▶ **ASSIGNMENT**: Could you copy out verbatim the listing below, from its start through the line that contains "On the Productivity - Express chart, which route has the lowest", with both ends included, and omit the pictures?

::: MATERIAL FOR THIS EXERCISE

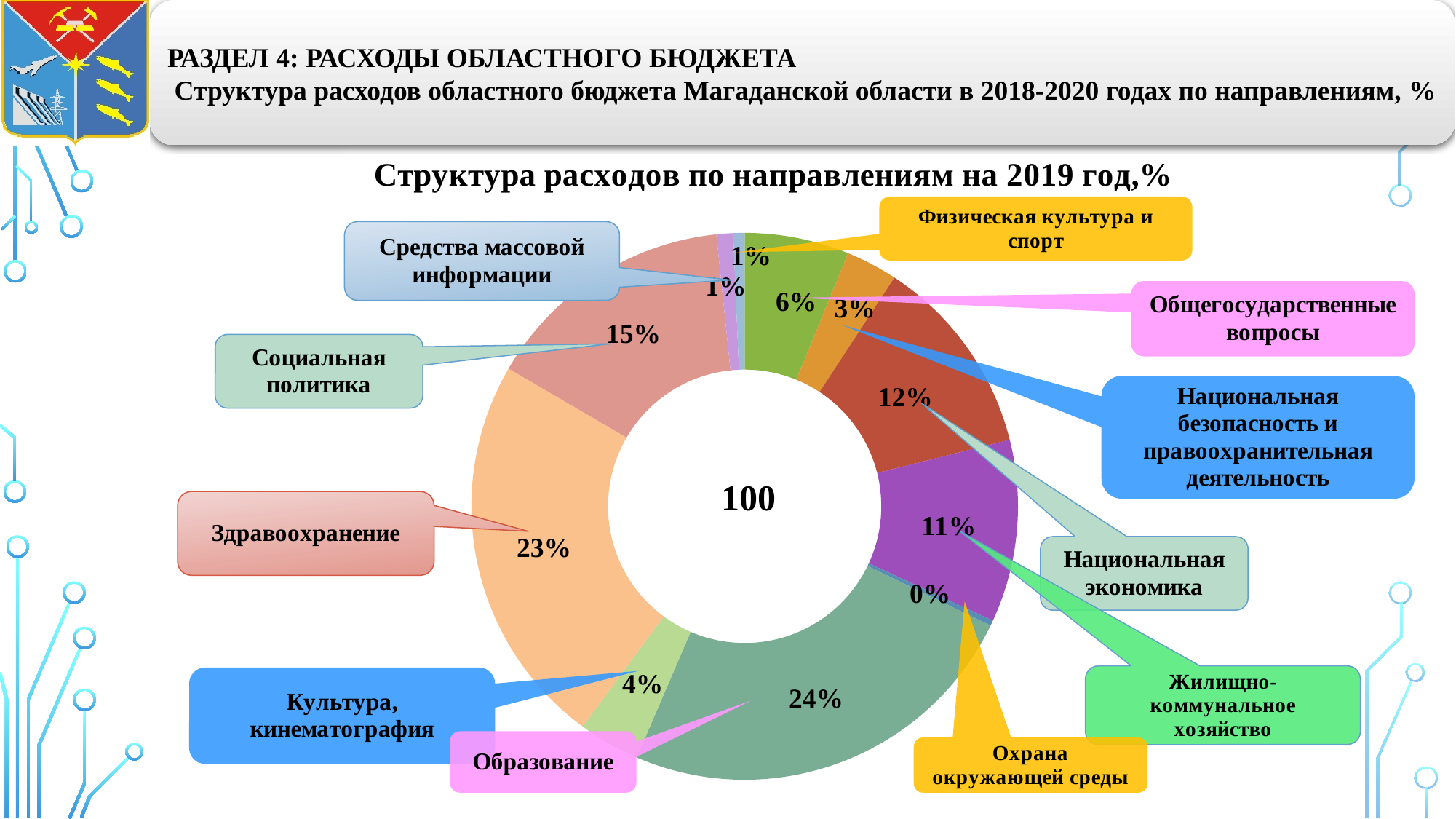
What share of expenditures goes to Охрана окружающей среды? 0% What share of expenditures goes to Образование? 24% What share of expenditures goes to Здравоохранение? 23% What is the title of the chart? Структура расходов по направлениям на 2019 год,% Which direction has the largest share of expenditures? Образование What is the difference in percentage points between Образование and Здравоохранение? 1 Which is larger: the share for Социальная политика or for Культура, кинематография? Социальная политика What type of chart is shown on the slide? Pie (doughnut) chart What share of expenditures goes to Социальная политика? 15% Which direction has the smallest share of expenditures? Охрана окружающей среды What number is shown in the centre of the doughnut chart? 100 What share of expenditures goes to Культура, кинематография? 4%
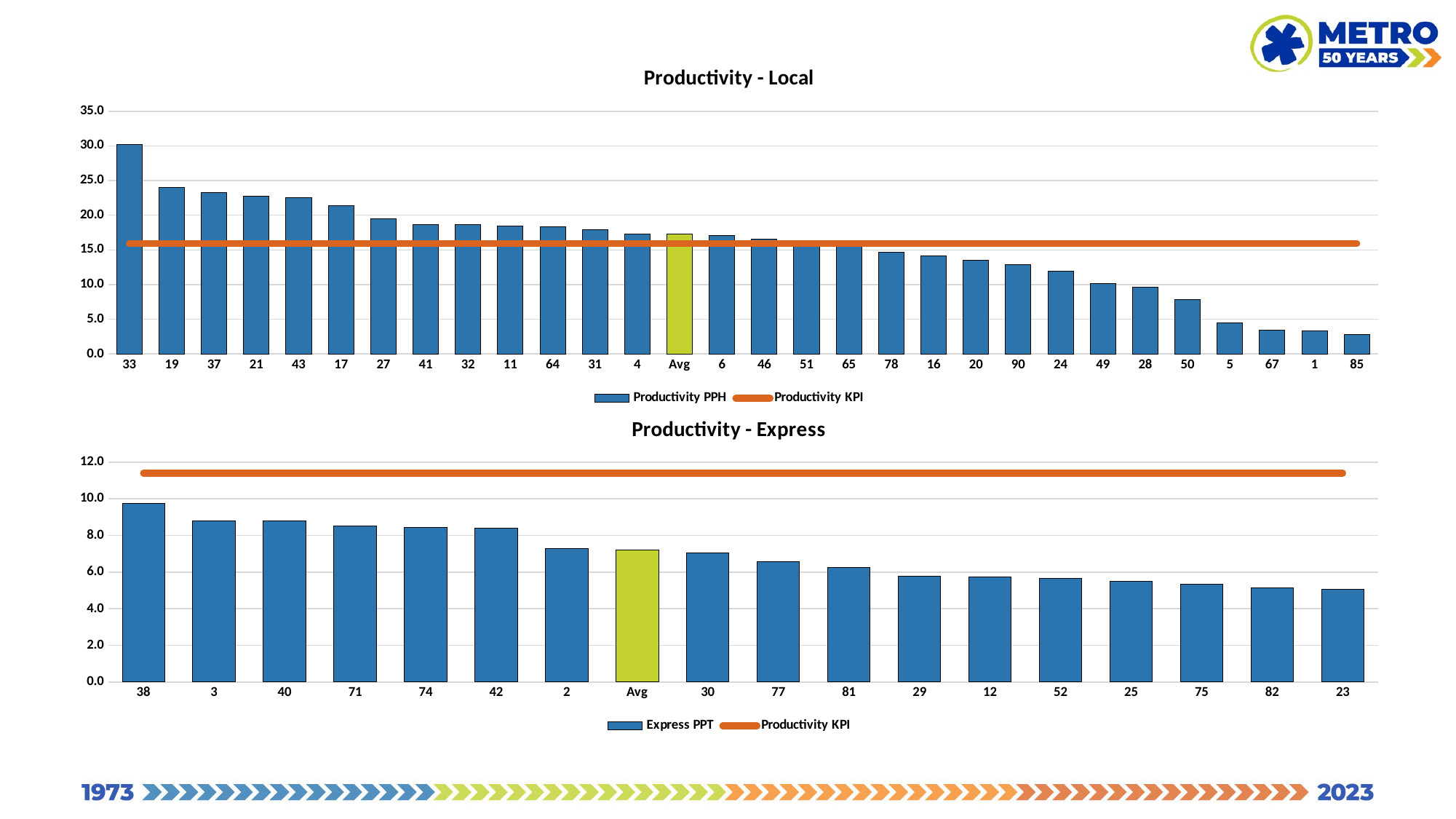
On the Productivity - Express chart, which route has the lowest Express PPT? 23 How many series does the legend of the Productivity - Local chart list? 2 On the Productivity - Local chart, which route has the lowest Productivity PPH? 85 On the Productivity - Express chart, is the value for route 2 greater or less than 6.0? greater On the Productivity - Express chart, which route has the highest Express PPT? 38 How many bars are plotted on the Productivity - Local chart? 30 How many bars are plotted on the Productivity - Express chart? 18 On the Productivity - Local chart, is the value for route 33 greater or less than 25.0? greater On the Productivity - Local chart, which has the higher Productivity PPH, route 19 or route 17? 19 On the Productivity - Local chart, which route has the highest Productivity PPH? 33 On the Productivity - Local chart, is the value for route 50 greater or less than 10.0? less On the Productivity - Express chart, do the bar values rise or fall from left to right? fall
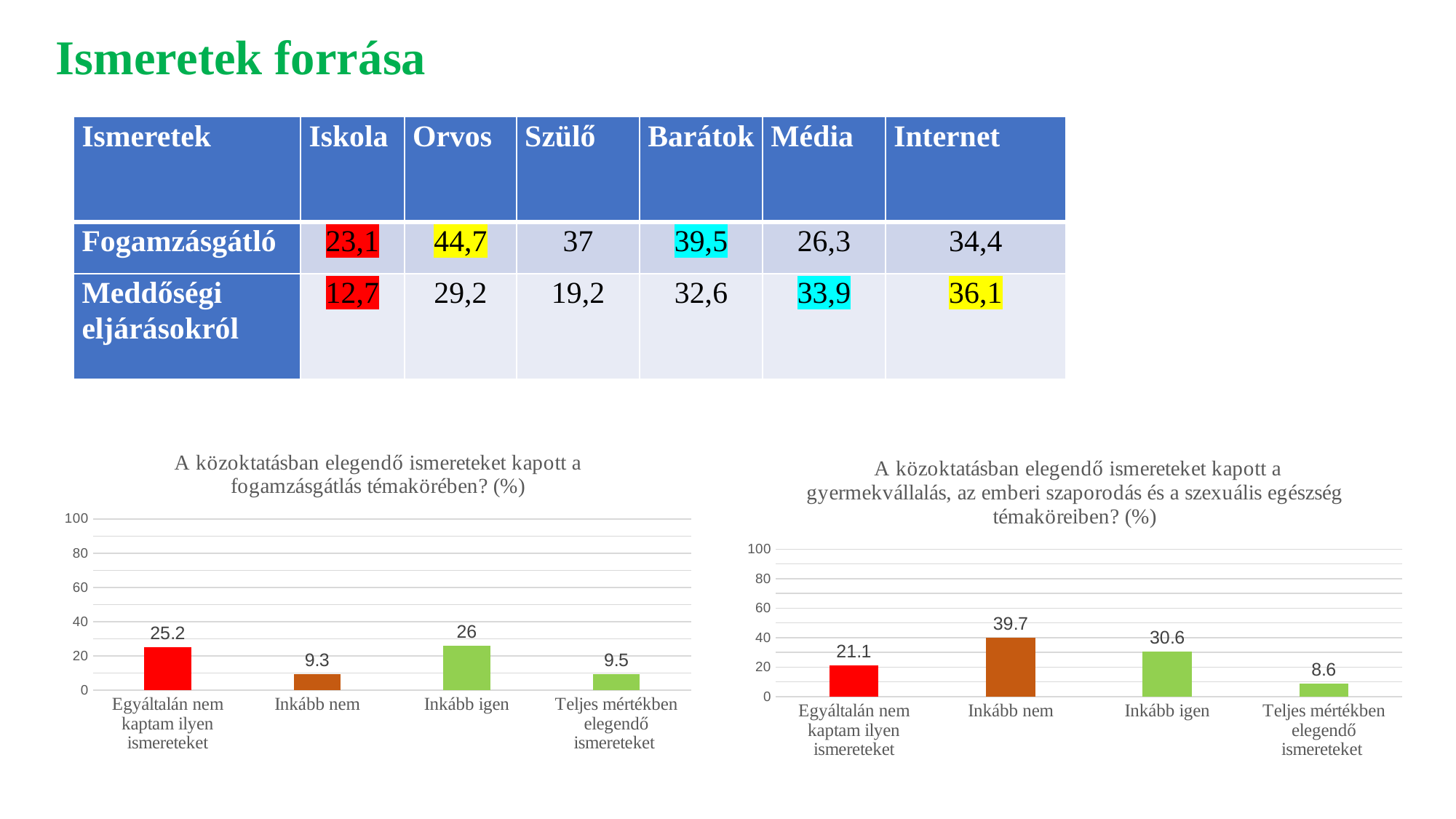
In the right chart (gyermekvállalás, az emberi szaporodás és a szexuális egészség témaköreiben), which category has the highest value? Inkább nem In the right chart (gyermekvállalás, az emberi szaporodás és a szexuális egészség témaköreiben), what is the difference between the values for "Inkább nem" and "Inkább igen"? 9.1 In the right chart (gyermekvállalás, az emberi szaporodás és a szexuális egészség témaköreiben), which category has the lowest value? Teljes mértékben elegendő ismereteket In the left chart (fogamzásgátlás témakörében), what is the difference between the values for "Inkább igen" and "Teljes mértékben elegendő ismereteket"? 16.5 How many categories are shown on the x axis of the left chart (fogamzásgátlás témakörében)? 4 In the right chart (gyermekvállalás, az emberi szaporodás és a szexuális egészség témaköreiben), what is the value for "Inkább nem"? 39.7 In the right chart (gyermekvállalás, az emberi szaporodás és a szexuális egészség témaköreiben), is the value for "Inkább igen" greater or less than 20? greater What kind of chart is the right chart (gyermekvállalás, az emberi szaporodás és a szexuális egészség témaköreiben)? bar chart In the left chart (fogamzásgátlás témakörében), what is the value for "Inkább nem"? 9.3 In the left chart (fogamzásgátlás témakörében), which is larger: the value for "Egyáltalán nem kaptam ilyen ismereteket" or the value for "Inkább nem"? Egyáltalán nem kaptam ilyen ismereteket In the right chart (gyermekvállalás, az emberi szaporodás és a szexuális egészség témaköreiben), what is the value for "Teljes mértékben elegendő ismereteket"? 8.6 In the left chart (fogamzásgátlás témakörében), what is the value for "Egyáltalán nem kaptam ilyen ismereteket"? 25.2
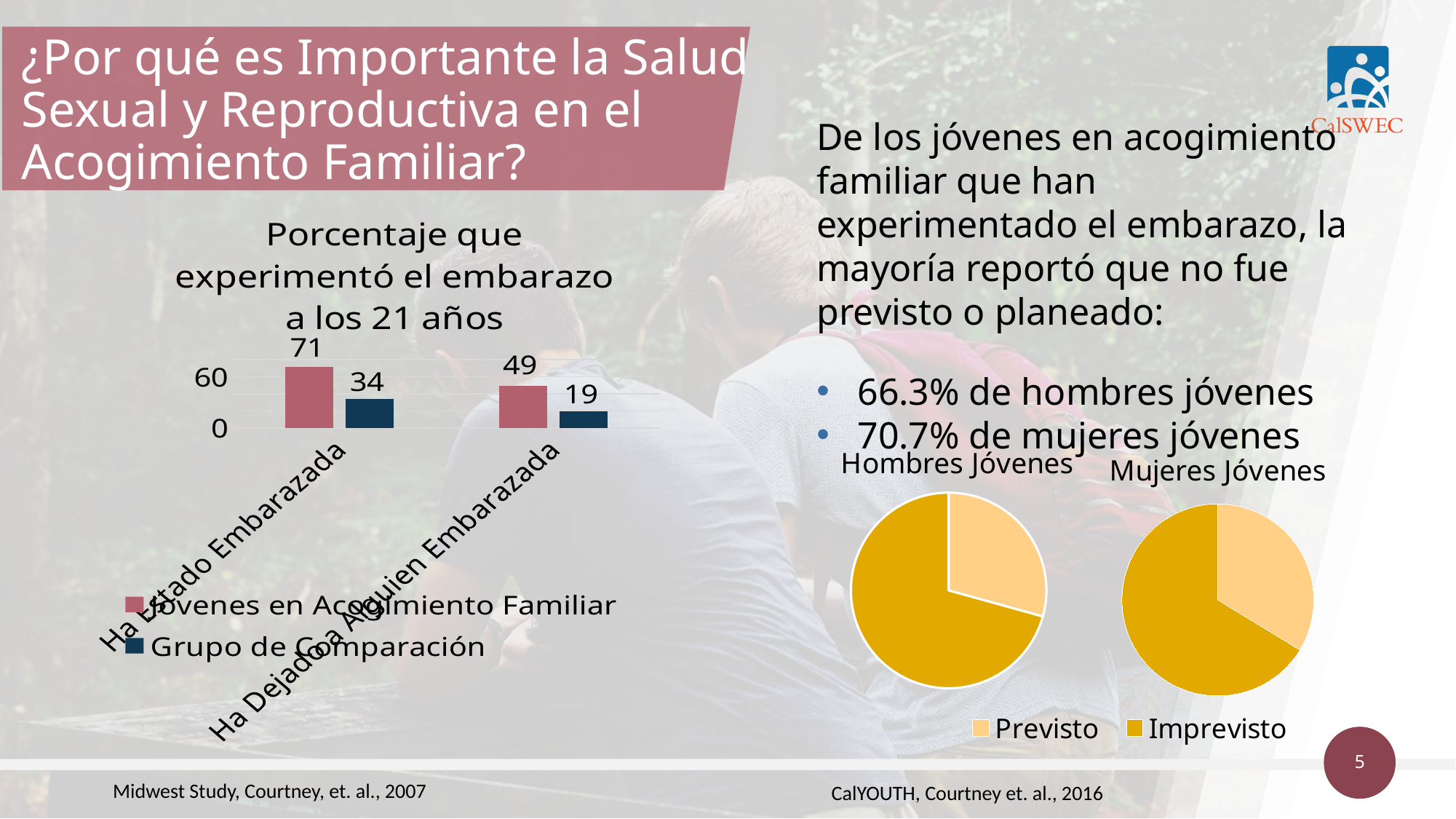
In the bar chart 'Porcentaje que experimentó el embarazo a los 21 años', what is the difference between Jóvenes en Acogimiento Familiar and Grupo de Comparación in the 'Ha Estado Embarazada' category? 37 In the bar chart 'Porcentaje que experimentó el embarazo a los 21 años', what is the value for Jóvenes en Acogimiento Familiar in the 'Ha Dejado a Alguien Embarazada' category? 49 What kind of chart is the 'Mujeres Jóvenes' chart on the right of the slide? Pie chart In the pie chart 'Hombres Jóvenes', which slice is larger, Previsto or Imprevisto? Imprevisto In the bar chart 'Porcentaje que experimentó el embarazo a los 21 años', what is the value for Jóvenes en Acogimiento Familiar in the 'Ha Estado Embarazada' category? 71 In the bar chart 'Porcentaje que experimentó el embarazo a los 21 años', how many series does the legend list? 2 In the bar chart 'Porcentaje que experimentó el embarazo a los 21 años', what is the difference between Jóvenes en Acogimiento Familiar and Grupo de Comparación in the 'Ha Dejado a Alguien Embarazada' category? 30 In the bar chart 'Porcentaje que experimentó el embarazo a los 21 años', which bar has the lowest value? Grupo de Comparación, Ha Dejado a Alguien Embarazada In the bar chart 'Porcentaje que experimentó el embarazo a los 21 años', how many categories are shown on the x axis? 2 In the bar chart 'Porcentaje que experimentó el embarazo a los 21 años', which bar has the highest value? Jóvenes en Acogimiento Familiar, Ha Estado Embarazada In the bar chart 'Porcentaje que experimentó el embarazo a los 21 años', what is the value for Grupo de Comparación in the 'Ha Dejado a Alguien Embarazada' category? 19 In the bar chart 'Porcentaje que experimentó el embarazo a los 21 años', what is the value for Grupo de Comparación in the 'Ha Estado Embarazada' category? 34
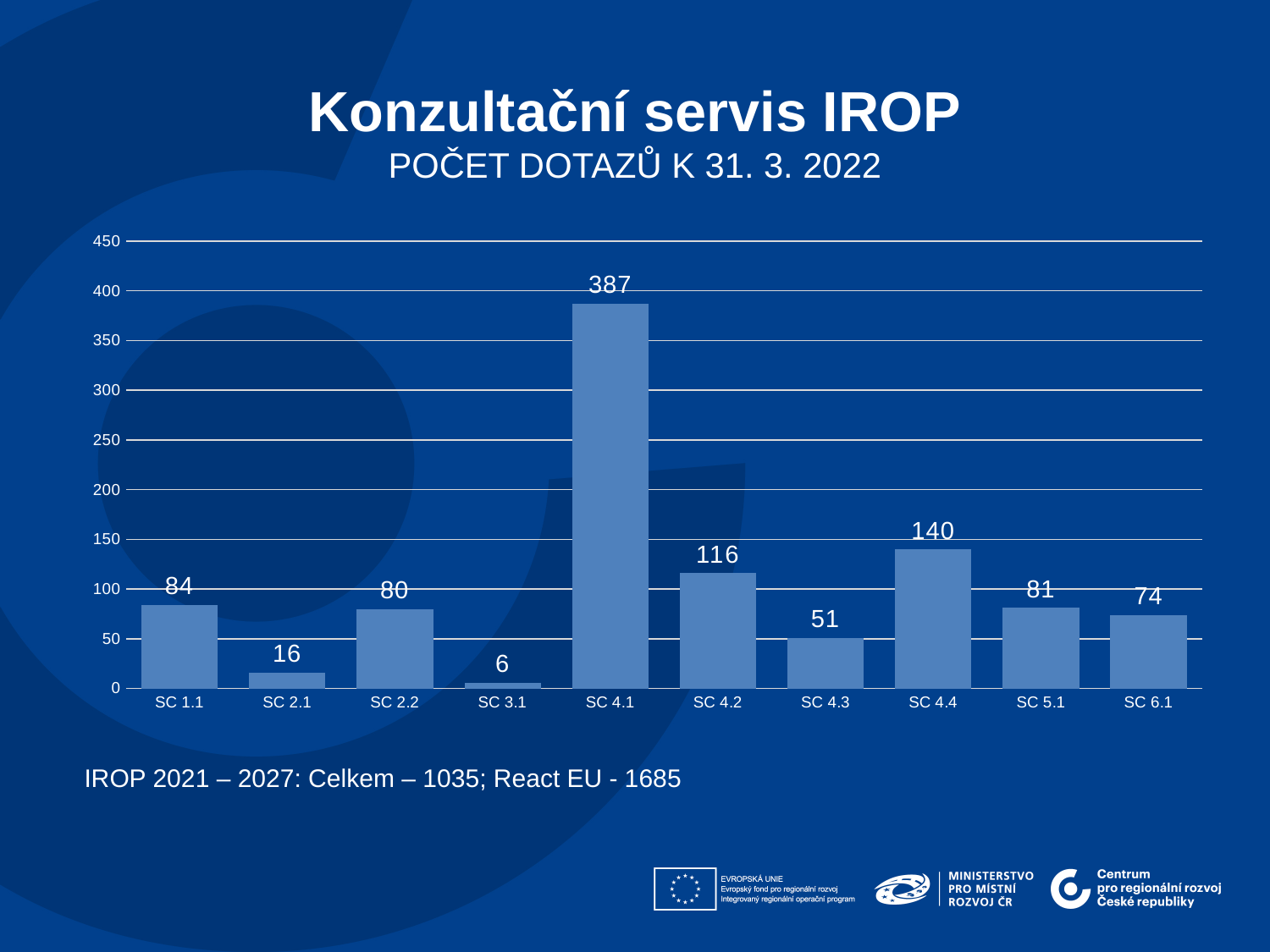
Which category has the highest value? SC 4.1 Which is larger, the value for SC 4.3 or the value for SC 6.1? SC 6.1 What is the difference between the values for SC 1.1 and SC 2.2? 4 How many categories are shown on the x axis? 10 Is the value for SC 4.2 greater or less than 100? greater What is the difference between the values for SC 4.1 and SC 4.2? 271 What is the value for SC 2.1? 16 What kind of chart is shown on the slide? bar chart Which category has the lowest value? SC 3.1 What is the value for SC 4.1? 387 What is the value for SC 4.4? 140 What is the subtitle shown above the chart? POČET DOTAZŮ K 31. 3. 2022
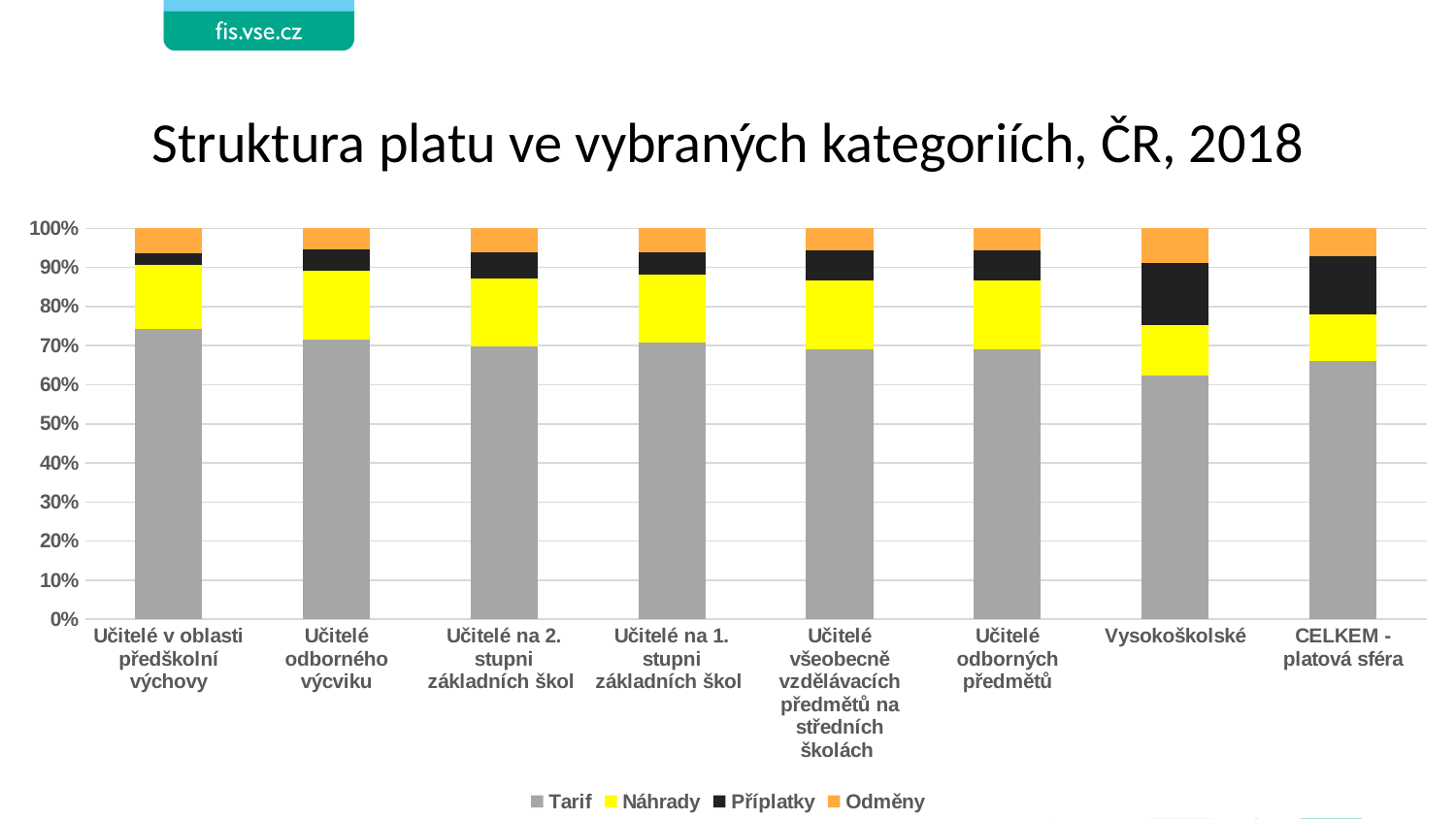
Which category has the highest Tarif share? Učitelé v oblasti předškolní výchovy What is the total of the stacked bar for Vysokoškolské? 100% Which has the larger Tarif share, Vysokoškolské or CELKEM - platová sféra? CELKEM - platová sféra What kind of chart is shown on the slide? Stacked bar chart How many series does the legend list? 4 Is the Tarif share for Učitelé v oblasti předškolní výchovy greater or less than 70%? greater Which series is shown in grey in the chart? Tarif What is the title of the chart? Struktura platu ve vybraných kategoriích, ČR, 2018 Which category has the lowest Tarif share? Vysokoškolské How many categories are shown along the x axis of the chart? 8 Is the Tarif share for CELKEM - platová sféra greater or less than 70%? less Is the Tarif share for Vysokoškolské greater or less than 70%? less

::::::

▶ **EXERCISE OUTPUT**:
What share of expenditures goes to Охрана окружающей среды? 0% What share of expenditures goes to Образование? 24% What share of expenditures goes to Здравоохранение? 23% What is the title of the chart? Структура расходов по направлениям на 2019 год,% Which direction has the largest share of expenditures? Образование What is the difference in percentage points between Образование and Здравоохранение? 1 Which is larger: the share for Социальная политика or for Культура, кинематография? Социальная политика What type of chart is shown on the slide? Pie (doughnut) chart What share of expenditures goes to Социальная политика? 15% Which direction has the smallest share of expenditures? Охрана окружающей среды What number is shown in the centre of the doughnut chart? 100 What share of expenditures goes to Культура, кинематография? 4%
On the Productivity - Express chart, which route has the lowest Express PPT? 23 How many series does the legend of the Productivity - Local chart list? 2 On the Productivity - Local chart, which route has the lowest Productivity PPH? 85 On the Productivity - Express chart, is the value for route 2 greater or less than 6.0? greater On the Productivity - Express chart, which route has the highest Express PPT? 38 How many bars are plotted on the Productivity - Local chart? 30 How many bars are plotted on the Productivity - Express chart? 18 On the Productivity - Local chart, is the value for route 33 greater or less than 25.0? greater On the Productivity - Local chart, which has the higher Productivity PPH, route 19 or route 17? 19 On the Productivity - Local chart, which route has the highest Productivity PPH? 33 On the Productivity - Local chart, is the value for route 50 greater or less than 10.0? less On the Productivity - Express chart, do the bar values rise or fall from left to right? fall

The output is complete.